Michel Agier et Rémy Bazenguissa Ganga Éditions Paari, 2012, 186 p., 20 €

Cet ouvrage collectif est le prolongement d’une table ronde organisée par le Centre d’études africaines de l’École des hautes études en sciences sociales en 2006, à la suite des émeutes urbaines. L’émergence politique de l’Afrique des banlieues françaises a eu lieu à la faveur d’une « révolte populaire » (Michel Kokoreff) en 2005, nouvelle par ses modalités et sa portée. Les auteurs s’accordent sur l’importance de l’héritage colonial et des discours ethno-raciaux dans les tensions entre les gens au ban et les autorités publiques. « Dire, comprendre et historiciser l’injustice », tel pourrait être le sous-titre de l’ouvrage.
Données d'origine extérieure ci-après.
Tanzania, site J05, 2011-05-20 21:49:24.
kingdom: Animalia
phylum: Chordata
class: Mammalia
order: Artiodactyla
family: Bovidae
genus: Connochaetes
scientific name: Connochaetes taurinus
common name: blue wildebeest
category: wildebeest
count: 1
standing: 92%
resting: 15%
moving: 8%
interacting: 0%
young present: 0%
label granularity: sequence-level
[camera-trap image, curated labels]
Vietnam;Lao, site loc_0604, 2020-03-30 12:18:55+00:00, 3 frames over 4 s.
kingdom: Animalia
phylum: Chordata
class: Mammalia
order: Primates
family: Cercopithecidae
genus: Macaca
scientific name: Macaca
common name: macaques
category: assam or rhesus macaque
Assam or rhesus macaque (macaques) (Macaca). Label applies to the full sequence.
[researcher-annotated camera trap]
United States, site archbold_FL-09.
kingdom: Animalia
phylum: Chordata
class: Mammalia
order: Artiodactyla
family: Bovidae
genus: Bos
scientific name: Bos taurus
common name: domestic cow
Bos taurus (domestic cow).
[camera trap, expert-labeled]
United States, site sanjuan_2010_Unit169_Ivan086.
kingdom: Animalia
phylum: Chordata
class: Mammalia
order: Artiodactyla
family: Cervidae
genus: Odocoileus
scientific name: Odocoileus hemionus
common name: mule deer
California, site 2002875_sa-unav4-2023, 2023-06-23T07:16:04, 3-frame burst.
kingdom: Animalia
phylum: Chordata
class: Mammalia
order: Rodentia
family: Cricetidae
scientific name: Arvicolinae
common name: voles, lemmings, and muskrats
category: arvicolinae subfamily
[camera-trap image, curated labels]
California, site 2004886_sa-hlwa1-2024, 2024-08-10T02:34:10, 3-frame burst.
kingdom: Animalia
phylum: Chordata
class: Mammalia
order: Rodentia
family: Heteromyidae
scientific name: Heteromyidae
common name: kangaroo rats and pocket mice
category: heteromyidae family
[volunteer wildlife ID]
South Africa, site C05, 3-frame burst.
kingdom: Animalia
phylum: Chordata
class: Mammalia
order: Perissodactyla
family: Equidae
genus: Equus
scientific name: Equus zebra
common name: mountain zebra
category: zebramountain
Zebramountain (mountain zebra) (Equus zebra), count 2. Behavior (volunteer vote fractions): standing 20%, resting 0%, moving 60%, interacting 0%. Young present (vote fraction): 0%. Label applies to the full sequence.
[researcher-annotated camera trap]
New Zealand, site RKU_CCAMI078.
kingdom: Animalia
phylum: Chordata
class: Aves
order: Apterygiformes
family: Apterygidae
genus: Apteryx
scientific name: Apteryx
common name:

La première partie explore les liens entre colonisation, immigration et discours racistes. L’exclusion des jeunes de banlieues est ainsi comprise dans un temps long, comme l’appendice d’un malaise postcolonial : « Il faut bien reconnaître que ce problème de la fabrication des différences raciales a toujours constitué le trou noir de l’universalisme à la française, son complexe de Caïn, son grand refoulé » tranche Achille Mbembe (p. 45). La deuxième partie se concentre sur les logiques d’appartenance citoyenne et identitaire. Thomas Sauvadet souligne que les jeunes fréquentant la rue (de 5 à 10 % de la jeunesse locale) sont plus isolés encore dans la société et à l’intérieur même des quartiers populaires depuis les événements de 2005. Les émeutes médiatisées ont mis en lumière la lutte entre bandes divisées d’un point de vue ethnique et générationnel, pour l’acquisition du capital guerrier au sein de ces territoires. La dernière partie tente de faire la jonction entre les deux premières (les mobilisations ethniques et historiographie dans une société postcoloniale), mais leur regroupement est quelque peu artificiel. L’ouvrage manque ici de fil directeur. L’approche postcoloniale des révoltes populaires nous éclaire sur les liens entre héritage historique, pratiques politiques et sociales et malaise dans les faubourgs populaires français. Mais, paradoxalement, elle a tendance à survaloriser le moment colonial et ses ramifications qu’elle cherche justement à déconstruire.